Séguéla : Les droits de la femme et de la jeune fille revisités par l’ONUCI au cours d’une journée de sensibilisation

Les droits de la femme et de la jeune fille revisités par l’ONUCI

Les droits de la femme et de la jeune fille revisités par l’ONUCI

Le Bureau des Droits de l’Homme de l’ONUCI-Daloa, en collaboration avec celles de l’information publique et de la Protection de l’Enfance, a tenu le 5 juillet 2012 à Séguéla, une journée de sensibilisation sur les droits de la femme.
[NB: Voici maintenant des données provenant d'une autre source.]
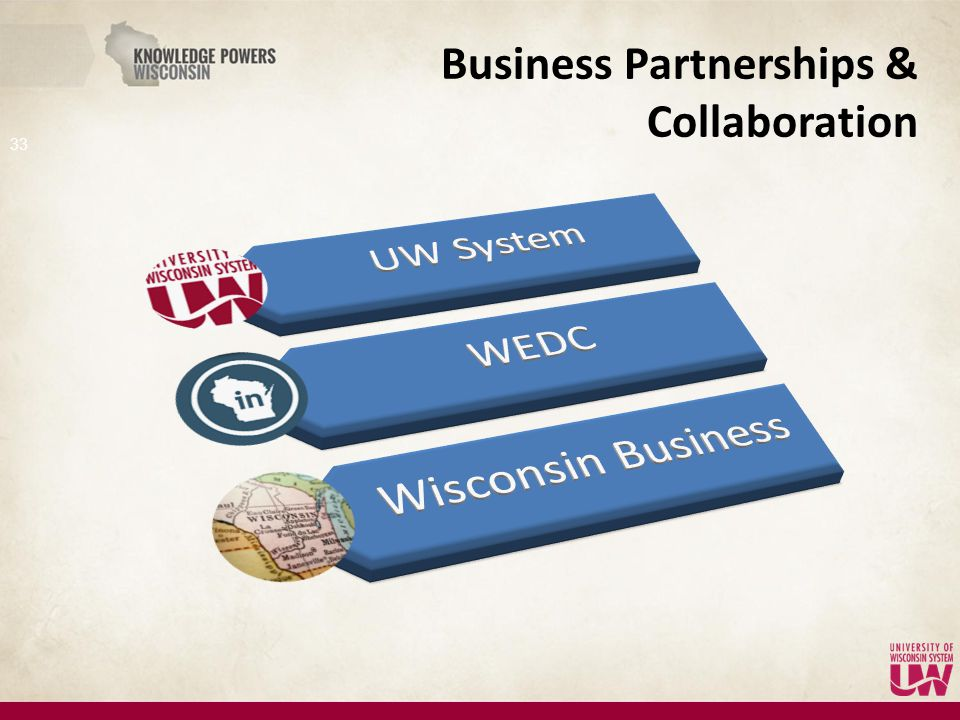 Business Partnerships & Collaboration 33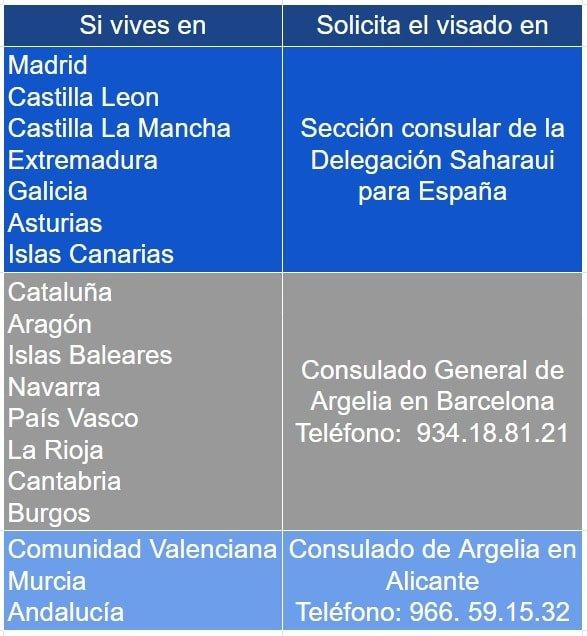 Información consular Delegación Saharaui para España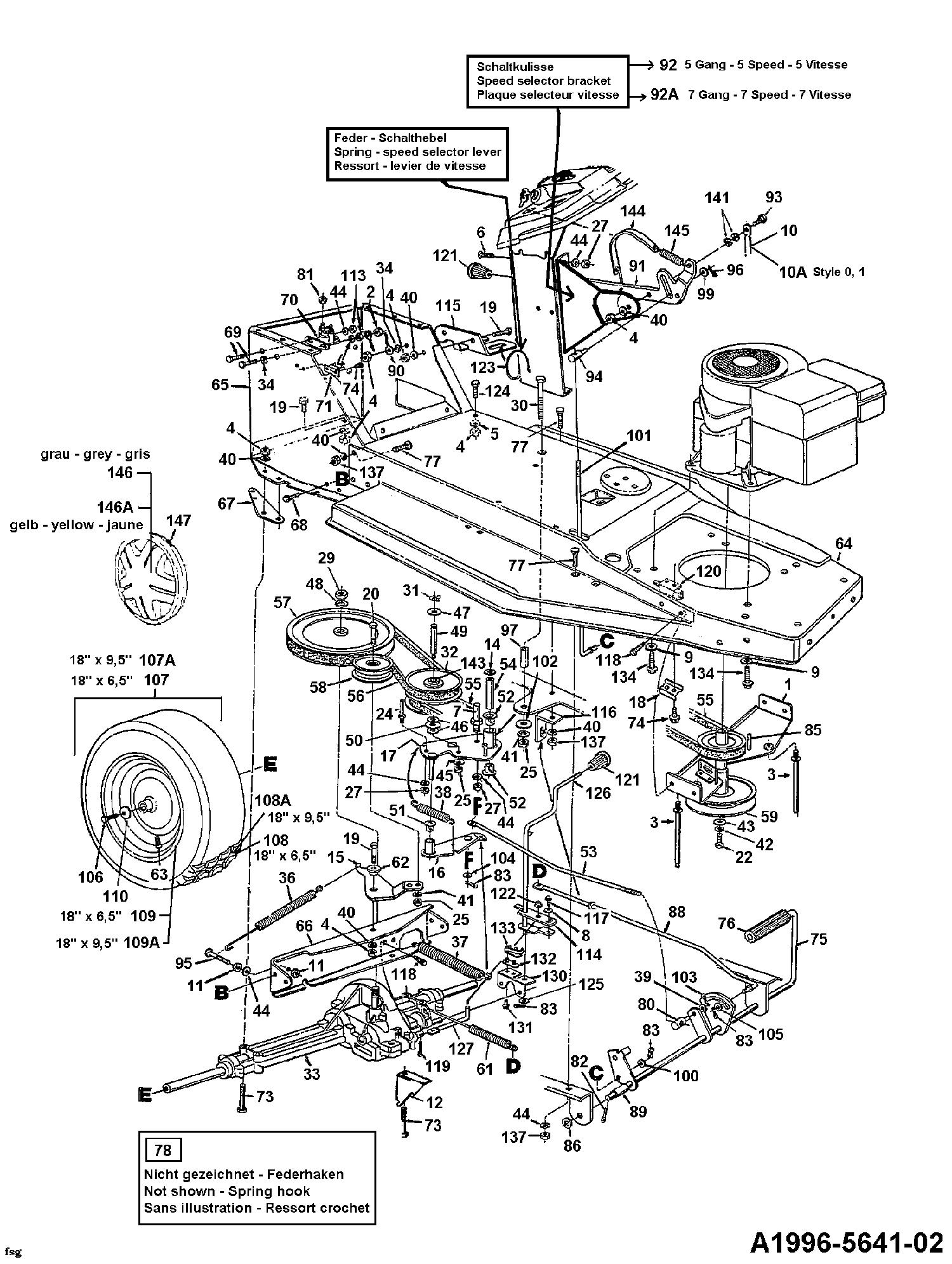 Keilriemen für Gutbrod Sprint L 81 S  Mähwerk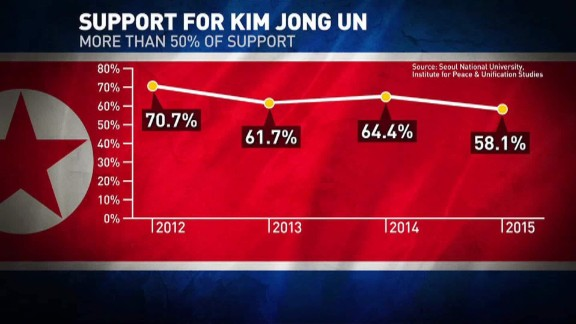 Perceived support for Kim Jong Un as gauged by North Korean defectors in the South.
Cette opération a été marquée par une conférence qui a eu pour thème : « les droits de la femme et de la jeune fille en milieu rural et les voies de recours ». Elle a été animée par le procureur de la République près le tribunal de Séguéla, Maurice Kouadio. L’activité s’est tenue en présence des représentants de la société civile et des associations des femmes du Worodougou.
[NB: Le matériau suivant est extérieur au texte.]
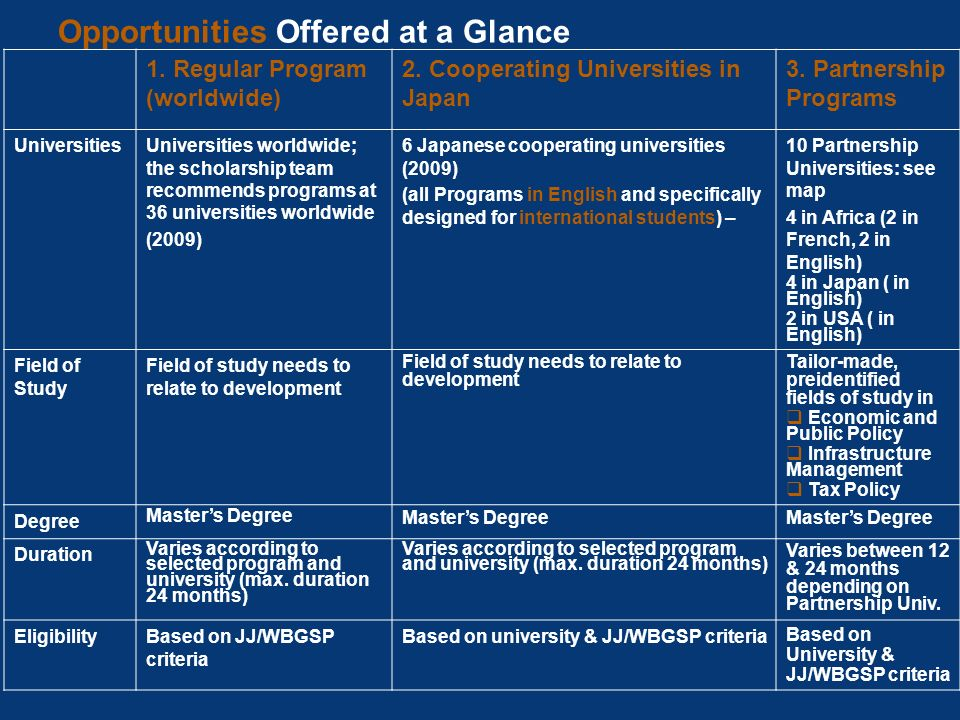 Opportunities Offered at a Glance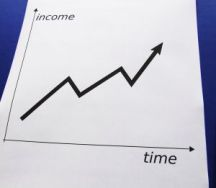 income and time chart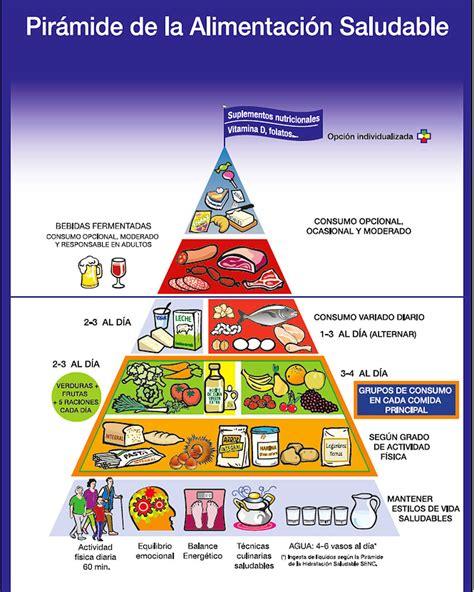 limite de gastos alimentacion 2015 nueva pir 225 mide de la alimentaci 243 n saludable avalada por la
Dans sa communication, le conférencier a estimé qu’il n’y a pas de droits spécifiques pour les femmes rurales, mais il a reconnu que les femmes rurales semblent être une catégorie vulnérable parmi les femmes. Cette situation s’explique selon lui par la persistance de l’analphabétisme et des pesanteurs culturelles, qui débouchent très souvent sur l’atteinte à l’intégrité physique et morale de la femme en milieu rural. Le magistrat du parquet a également soutenu que  les cas de violences physiques constituent les plus fréquents. « Cela se matérialise par l’homicide volontaire qui se traduit sous plusieurs formes : le meurtre, l’assassinat l’empoisonnement », a indiqué l’orateur avant de révéler à l’assistance les voies de recours à la justice. M. Kouadio a demandé par conséquent à l’Etat de promouvoir les droits de la femme et de la jeune fille rurale, prisonnière et victime de pratiques néfastes. Jean-Pierre Mbayanhaga de la Section Protection de l’Enfance a, pour sa part, fait un bref exposé sur « Les droits de l’enfant et les voies de recours ». Il a indiqué que les cas de violation des droits sont récurrents chez les enfants très souvent exposés à plusieurs fléaux, parmi lesquels les mutilations génitales féminines (FGM) et le manque d’accès aux soins médicaux et à l’assistance humanitaire. M. Mbayanhaga a exhorté à plus d’attention sur les droits des enfants. Au terme de la rencontre, la porte-parole des femmes du Worodougou, Sékongo Topka a souhaité que ce genre de rencontre soit organisé régulièrement  pour permettre aux femmes de connaitre leurs droits et de mieux s’organiser pour lutter contre les violences auxquelles elles sont quotidiennement exposées. Deruoth Touré, directeur de la promotion humaine du Conseil général de Séguéla a salué l’action de l’ONUCI qui selon lui aide à sensibiliser l’opinion publique sur le rôle croissant de la femme dans la société et à favoriser son intégration économique et sociale.